I am happy to say those days are behind us. The new definition of enterprise security is how organizations protect their people, visitors, buildings, data, IT systems, and information assets from theft, breaches, or cyberattacks.

Please keep in mind that we are still in the early stages. Only some people in the physical access control industry have evolved their business, products, and processes to match this market shift of needing to be software-centric-led versus hardware-led. We are still a predominantly hardware and project-driven industry. But there are more and more companies in the physical access control industry that fall into three categories:

  1. They have always been software-centric and are now in the spotlight.
  2. They are a legacy player that is transitioning its business to support this new market.
  3. Fresh new start-ups.

So what should you do with all this information?

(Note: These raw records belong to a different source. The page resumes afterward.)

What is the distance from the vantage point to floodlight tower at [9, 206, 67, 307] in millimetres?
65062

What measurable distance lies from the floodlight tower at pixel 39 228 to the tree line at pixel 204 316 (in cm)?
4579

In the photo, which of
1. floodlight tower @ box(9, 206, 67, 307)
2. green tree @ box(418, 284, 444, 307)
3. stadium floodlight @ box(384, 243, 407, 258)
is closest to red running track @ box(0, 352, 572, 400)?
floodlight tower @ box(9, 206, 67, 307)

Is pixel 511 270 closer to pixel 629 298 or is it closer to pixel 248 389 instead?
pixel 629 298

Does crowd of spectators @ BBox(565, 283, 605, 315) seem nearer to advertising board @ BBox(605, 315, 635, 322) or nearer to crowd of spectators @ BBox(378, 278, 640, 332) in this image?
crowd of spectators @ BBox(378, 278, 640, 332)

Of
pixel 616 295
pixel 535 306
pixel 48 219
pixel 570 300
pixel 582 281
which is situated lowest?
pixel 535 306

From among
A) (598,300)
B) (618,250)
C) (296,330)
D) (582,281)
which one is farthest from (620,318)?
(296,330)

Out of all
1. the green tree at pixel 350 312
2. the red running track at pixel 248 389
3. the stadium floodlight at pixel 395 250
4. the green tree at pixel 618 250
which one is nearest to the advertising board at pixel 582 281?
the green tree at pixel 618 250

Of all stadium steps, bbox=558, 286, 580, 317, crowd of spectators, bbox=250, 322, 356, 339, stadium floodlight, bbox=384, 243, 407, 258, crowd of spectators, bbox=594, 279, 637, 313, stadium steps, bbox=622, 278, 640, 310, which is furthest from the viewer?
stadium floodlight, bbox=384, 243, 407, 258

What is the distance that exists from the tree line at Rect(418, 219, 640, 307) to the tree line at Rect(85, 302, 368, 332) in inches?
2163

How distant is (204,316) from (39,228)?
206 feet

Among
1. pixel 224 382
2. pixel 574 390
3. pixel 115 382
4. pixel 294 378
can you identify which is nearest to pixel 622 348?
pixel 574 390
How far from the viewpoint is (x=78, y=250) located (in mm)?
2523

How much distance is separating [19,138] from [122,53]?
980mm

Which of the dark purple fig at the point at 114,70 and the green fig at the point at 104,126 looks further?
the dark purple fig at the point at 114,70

My suggestion is to do the following:

Take a look at your current physical access control partners. Can they help you with today’s and tomorrow’s use cases? Until recently, many judged their partner based on one use case and value proposition. As I explained above, the use cases and needs have changed. So should your partners. What are your expectations? Where do your IT and Physical Security need to overlap? What resources, tools, and software can you use? What hardware do you need to support those needs?

I agree it is a lot, but there is no better time than now to reset your physical access control systems. We have come a long way since 1973.